----- KUTIPAN TEKS

Surau.co. Iman kepada yang ghaib menjadi fondasi utama dalam ajaran tauhid sekaligus pintu masuk untuk memahami relasi manusia dengan Allah. Kitab ‘Aqīdatu al-‘Awām karya Syaikh Ahmad al-Marzuqī al-Mālikī menghadirkan pembahasan yang sangat indah tentang hal ini. Para santri dan penuntut ilmu telah mempelajari nazham aqidah ini selama berabad-abad di berbagai penjuru dunia. Karya ringkas tersebut merumuskan keimanan yang selaras dengan Ahlussunnah wal Jamaah, terutama dalam hal mengenal Allah, para rasul, dan perkara ghaib yang melampaui batas penglihatan manusia.
Dalam kehidupan modern yang penuh rasionalitas dan teknologi, berbagai pengaruh logika, arus berita cepat, dan budaya empiris sering menguji keimanan kepada perkara ghaib. Karena itu, kita perlu menghidupkan kembali pemahaman tauhid dari kitab-kitab tradisional seperti ‘Aqīdatu al-‘Awām. Dengan gaya lembut dan argumentatif, ajaran ini mengajak pembaca untuk mengokohkan iman, memperkuat hubungan dengan Allah, dan memaknai kembali konsep perkara ghaib sebagai kekuatan spiritual yang menentukan arah hidup.
Makna Ghaib dalam Perspektif Tauhid
Iman kepada yang ghaib tidak berhenti pada keyakinan abstrak semata. Al-Qur’an menunjukkan konsep ini sebagai ciri utama orang beriman. Allah berfirman:
﴿ الَّذِينَ يُؤْمِنُونَ بِالْغَيْبِ ﴾
“(Yaitu) mereka yang beriman kepada yang ghaib.” (QS. Al-Baqarah: 3)
Ayat ini menegaskan bahwa keimanan sejati bergerak melewati batas penglihatan. Seorang muslim yang beriman kepada Allah, malaikat, surga, neraka, takdir, dan seluruh perkara yang tidak dapat dijangkau pancaindra justru menampilkan karakter khas yang membedakannya dari mereka yang hanya mengutamakan materi.

----------
----- BARIS DATA

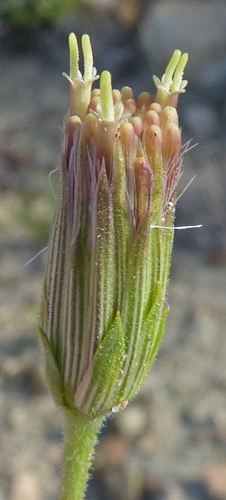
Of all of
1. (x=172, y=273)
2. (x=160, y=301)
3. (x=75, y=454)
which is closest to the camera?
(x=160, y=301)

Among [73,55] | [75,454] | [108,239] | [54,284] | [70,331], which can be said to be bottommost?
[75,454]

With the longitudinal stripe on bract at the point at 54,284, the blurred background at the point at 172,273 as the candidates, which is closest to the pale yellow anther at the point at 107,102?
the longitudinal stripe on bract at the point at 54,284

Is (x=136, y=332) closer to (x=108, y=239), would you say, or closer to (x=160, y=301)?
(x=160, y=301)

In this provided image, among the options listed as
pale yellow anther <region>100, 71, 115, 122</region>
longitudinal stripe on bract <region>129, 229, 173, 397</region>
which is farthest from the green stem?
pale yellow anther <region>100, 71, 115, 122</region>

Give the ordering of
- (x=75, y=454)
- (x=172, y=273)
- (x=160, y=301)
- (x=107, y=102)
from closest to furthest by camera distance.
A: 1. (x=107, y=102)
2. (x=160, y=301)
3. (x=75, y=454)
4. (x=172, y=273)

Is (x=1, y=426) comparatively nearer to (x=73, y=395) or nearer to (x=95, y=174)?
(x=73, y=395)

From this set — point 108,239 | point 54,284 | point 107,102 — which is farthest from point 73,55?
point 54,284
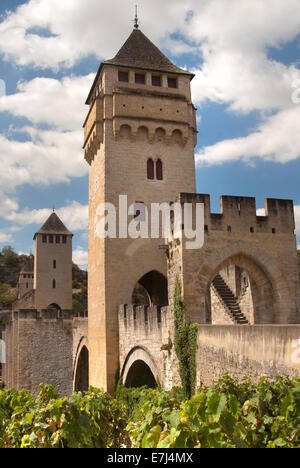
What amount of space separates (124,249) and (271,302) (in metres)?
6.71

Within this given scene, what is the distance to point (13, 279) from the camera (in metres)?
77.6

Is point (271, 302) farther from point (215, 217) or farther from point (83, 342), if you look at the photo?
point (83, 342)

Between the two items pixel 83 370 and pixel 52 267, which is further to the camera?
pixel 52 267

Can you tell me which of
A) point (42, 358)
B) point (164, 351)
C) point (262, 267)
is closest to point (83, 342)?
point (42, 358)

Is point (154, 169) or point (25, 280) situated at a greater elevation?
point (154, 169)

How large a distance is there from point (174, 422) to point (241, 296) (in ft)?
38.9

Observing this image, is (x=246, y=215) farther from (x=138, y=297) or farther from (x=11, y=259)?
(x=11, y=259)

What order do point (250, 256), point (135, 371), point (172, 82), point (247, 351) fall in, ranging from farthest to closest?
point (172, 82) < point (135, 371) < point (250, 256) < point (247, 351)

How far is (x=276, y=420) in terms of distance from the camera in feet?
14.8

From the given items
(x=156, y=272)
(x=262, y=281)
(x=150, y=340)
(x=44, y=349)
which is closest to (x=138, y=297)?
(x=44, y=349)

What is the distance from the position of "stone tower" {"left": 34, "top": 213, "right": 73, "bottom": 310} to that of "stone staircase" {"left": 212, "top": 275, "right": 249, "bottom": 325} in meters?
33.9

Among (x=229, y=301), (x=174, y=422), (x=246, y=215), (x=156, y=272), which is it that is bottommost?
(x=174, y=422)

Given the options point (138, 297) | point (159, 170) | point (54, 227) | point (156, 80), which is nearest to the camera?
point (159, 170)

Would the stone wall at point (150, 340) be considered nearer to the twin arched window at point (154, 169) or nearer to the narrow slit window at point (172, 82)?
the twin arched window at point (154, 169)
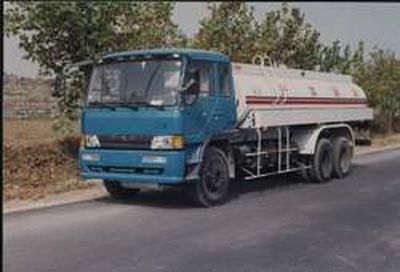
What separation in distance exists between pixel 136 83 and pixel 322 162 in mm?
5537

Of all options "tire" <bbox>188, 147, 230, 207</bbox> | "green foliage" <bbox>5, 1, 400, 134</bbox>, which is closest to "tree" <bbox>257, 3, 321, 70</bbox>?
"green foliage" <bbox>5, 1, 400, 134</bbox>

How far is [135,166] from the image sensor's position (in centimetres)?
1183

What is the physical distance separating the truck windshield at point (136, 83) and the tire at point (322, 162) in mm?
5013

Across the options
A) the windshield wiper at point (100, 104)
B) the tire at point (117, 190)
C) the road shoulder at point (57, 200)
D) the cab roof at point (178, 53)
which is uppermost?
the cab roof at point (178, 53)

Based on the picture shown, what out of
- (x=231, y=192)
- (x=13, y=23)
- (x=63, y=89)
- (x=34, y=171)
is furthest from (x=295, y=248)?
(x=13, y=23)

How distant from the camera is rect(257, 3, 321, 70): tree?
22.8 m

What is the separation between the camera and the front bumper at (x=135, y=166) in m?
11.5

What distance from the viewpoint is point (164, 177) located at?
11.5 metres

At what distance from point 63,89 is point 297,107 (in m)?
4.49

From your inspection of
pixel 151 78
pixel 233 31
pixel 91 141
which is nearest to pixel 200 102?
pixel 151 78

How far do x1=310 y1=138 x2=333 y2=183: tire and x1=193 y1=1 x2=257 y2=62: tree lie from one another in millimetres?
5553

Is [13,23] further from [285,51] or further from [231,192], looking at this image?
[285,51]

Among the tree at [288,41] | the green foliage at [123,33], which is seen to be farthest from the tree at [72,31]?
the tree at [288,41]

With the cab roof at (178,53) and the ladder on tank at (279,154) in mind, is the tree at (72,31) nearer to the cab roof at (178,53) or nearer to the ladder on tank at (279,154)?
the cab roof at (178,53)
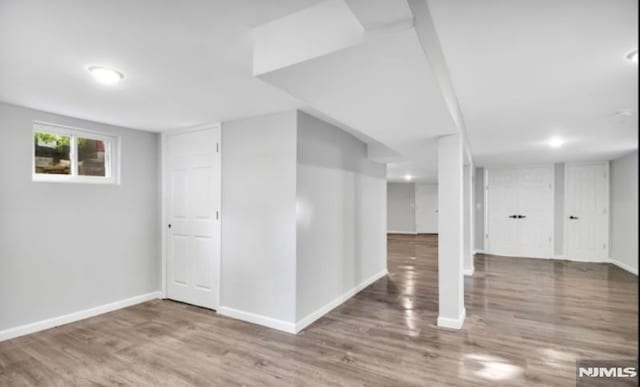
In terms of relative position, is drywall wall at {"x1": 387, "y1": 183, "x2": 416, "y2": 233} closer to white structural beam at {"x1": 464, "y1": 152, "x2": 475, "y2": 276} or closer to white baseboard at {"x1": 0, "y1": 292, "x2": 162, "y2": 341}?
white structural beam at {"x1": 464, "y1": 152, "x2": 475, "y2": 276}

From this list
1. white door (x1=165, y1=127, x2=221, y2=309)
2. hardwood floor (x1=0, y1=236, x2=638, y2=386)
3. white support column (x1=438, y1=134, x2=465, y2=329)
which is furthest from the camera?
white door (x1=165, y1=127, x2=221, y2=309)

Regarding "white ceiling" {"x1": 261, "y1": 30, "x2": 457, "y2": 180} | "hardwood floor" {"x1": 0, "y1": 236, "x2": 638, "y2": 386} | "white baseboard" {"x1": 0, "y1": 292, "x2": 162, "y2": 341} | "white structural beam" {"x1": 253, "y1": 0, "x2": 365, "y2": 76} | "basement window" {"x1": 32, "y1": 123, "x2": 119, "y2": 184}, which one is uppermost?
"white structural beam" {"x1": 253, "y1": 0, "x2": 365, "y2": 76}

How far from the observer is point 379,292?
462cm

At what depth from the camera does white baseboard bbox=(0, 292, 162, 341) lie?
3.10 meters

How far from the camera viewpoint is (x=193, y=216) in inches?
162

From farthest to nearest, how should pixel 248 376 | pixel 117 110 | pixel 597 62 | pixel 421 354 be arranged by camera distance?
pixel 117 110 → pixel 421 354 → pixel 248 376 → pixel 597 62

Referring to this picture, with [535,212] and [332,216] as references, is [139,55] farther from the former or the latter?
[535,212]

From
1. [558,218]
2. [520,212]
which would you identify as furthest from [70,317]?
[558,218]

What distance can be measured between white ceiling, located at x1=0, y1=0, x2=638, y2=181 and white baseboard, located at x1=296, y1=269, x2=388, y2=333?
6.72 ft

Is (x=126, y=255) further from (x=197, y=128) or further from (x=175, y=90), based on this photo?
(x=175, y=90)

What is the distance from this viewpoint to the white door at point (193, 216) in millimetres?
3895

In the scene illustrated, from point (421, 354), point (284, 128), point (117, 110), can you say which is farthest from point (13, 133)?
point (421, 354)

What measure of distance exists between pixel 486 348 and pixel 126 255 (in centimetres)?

----------
----- BARIS DATA

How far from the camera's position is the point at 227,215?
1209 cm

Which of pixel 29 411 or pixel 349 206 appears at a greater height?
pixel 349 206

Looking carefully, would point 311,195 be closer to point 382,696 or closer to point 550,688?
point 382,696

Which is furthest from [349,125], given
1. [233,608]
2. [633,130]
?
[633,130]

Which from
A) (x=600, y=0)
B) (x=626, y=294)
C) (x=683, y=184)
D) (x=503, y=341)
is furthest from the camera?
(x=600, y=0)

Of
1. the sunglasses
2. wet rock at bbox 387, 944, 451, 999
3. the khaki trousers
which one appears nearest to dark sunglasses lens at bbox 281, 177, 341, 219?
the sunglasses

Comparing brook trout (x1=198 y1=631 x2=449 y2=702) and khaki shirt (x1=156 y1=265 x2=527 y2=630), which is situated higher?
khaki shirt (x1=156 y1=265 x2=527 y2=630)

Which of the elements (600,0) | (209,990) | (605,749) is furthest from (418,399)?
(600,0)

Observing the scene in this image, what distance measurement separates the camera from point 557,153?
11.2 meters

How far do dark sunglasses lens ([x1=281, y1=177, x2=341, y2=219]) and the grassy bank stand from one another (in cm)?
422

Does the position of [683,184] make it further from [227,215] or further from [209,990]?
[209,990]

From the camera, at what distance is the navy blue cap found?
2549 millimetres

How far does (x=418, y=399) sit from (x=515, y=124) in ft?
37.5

----------
----- BARIS DATA

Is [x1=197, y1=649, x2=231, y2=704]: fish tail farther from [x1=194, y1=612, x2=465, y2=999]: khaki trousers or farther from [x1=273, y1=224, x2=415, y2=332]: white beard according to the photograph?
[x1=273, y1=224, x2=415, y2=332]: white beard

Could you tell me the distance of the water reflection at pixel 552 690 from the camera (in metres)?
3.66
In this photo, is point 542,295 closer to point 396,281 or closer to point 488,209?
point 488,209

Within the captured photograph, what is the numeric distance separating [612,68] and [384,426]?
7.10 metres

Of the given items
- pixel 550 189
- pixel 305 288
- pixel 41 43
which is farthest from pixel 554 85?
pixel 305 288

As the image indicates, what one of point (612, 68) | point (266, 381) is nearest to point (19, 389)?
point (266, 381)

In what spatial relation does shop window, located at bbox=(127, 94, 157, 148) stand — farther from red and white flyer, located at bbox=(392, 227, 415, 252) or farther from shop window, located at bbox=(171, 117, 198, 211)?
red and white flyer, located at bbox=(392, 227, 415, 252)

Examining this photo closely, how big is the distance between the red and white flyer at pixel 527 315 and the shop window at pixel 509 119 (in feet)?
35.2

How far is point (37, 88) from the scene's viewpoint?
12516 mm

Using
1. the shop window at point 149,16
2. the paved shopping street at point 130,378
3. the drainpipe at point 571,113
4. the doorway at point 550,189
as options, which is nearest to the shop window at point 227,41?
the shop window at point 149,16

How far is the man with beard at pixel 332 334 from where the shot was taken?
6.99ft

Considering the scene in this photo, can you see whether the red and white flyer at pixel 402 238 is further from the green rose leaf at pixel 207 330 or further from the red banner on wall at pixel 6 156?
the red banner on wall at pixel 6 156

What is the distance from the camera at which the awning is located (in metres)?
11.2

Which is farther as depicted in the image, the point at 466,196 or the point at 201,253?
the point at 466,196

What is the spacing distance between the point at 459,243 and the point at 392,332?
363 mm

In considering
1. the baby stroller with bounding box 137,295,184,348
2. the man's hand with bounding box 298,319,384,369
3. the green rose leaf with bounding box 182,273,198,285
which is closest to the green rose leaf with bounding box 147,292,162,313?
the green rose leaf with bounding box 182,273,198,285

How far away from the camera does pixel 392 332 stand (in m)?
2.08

----------

• [KETENTUAN LATIHAN]:
[a] Berdasarkan kutipan tentang iman kepada yang ghaib, jelaskan mengapa pemahaman tauhid dari kitab-kitab tradisional perlu dihidupkan kembali. Jawab dalam satu sampai tiga kalimat.
[b] Tentukan apakah setiap pernyataan berikut sesuai dengan kutipan tentang iman kepada yang ghaib. Jawab ya atau tidak, lalu kutip kata-kata penentunya dari kutipan itu.
(i) Kitab ‘Aqīdatu al-‘Awām ditulis oleh Syaikh Ahmad al-Marzuqī al-Mālikī.
(ii) Nazham aqidah ini baru dipelajari dalam beberapa dekade terakhir.
(iii) Ayat yang dikutip berasal dari QS. Al-Baqarah ayat 3.
[c] Teruskan kutipan tentang iman kepada yang ghaib dengan menulis lanjutannya sesudah kalimat terakhir.

• [JAWABAN TIAP SOAL]:
[a] Pemahaman tauhid dari kitab-kitab tradisional perlu dihidupkan kembali karena kehidupan modern penuh rasionalitas dan teknologi. Berbagai pengaruh logika, arus berita cepat, dan budaya empiris sering menguji keimanan kepada perkara ghaib.

[b]
(i) Ya: "Kitab ‘Aqīdatu al-‘Awām karya Syaikh Ahmad al-Marzuqī al-Mālikī".
(ii) Tidak: "telah mempelajari nazham aqidah ini selama berabad-abad".
(iii) Ya: "(QS. Al-Baqarah: 3)".

[c]
Dalam ‘Aqīdatu al-‘Awām, Syaikh Ahmad al-Marzuqī menjelaskan iman kepada yang ghaib melalui bait-bait nazham yang padat dan jelas. Beliau menekankan pentingnya keyakinan kepada dzat Allah yang Maha Esa, sifat-sifat kesempurnaan-Nya, kenabian para rasul, keberadaan para malaikat, serta kehidupan akhirat. Semua poin tersebut membentuk inti akidah seorang muslim.
Ajaran ini sekaligus menegaskan bahwa perkara ghaib tidak bertentangan dengan nalar. Sebaliknya, akal justru membantu manusia memahami batas dirinya, sedangkan wahyu memberi cahaya agar akal tidak tersesat. Karena itu, belajar tauhid berarti menundukkan akal kepada petunjuk wahyu yang lebih tinggi.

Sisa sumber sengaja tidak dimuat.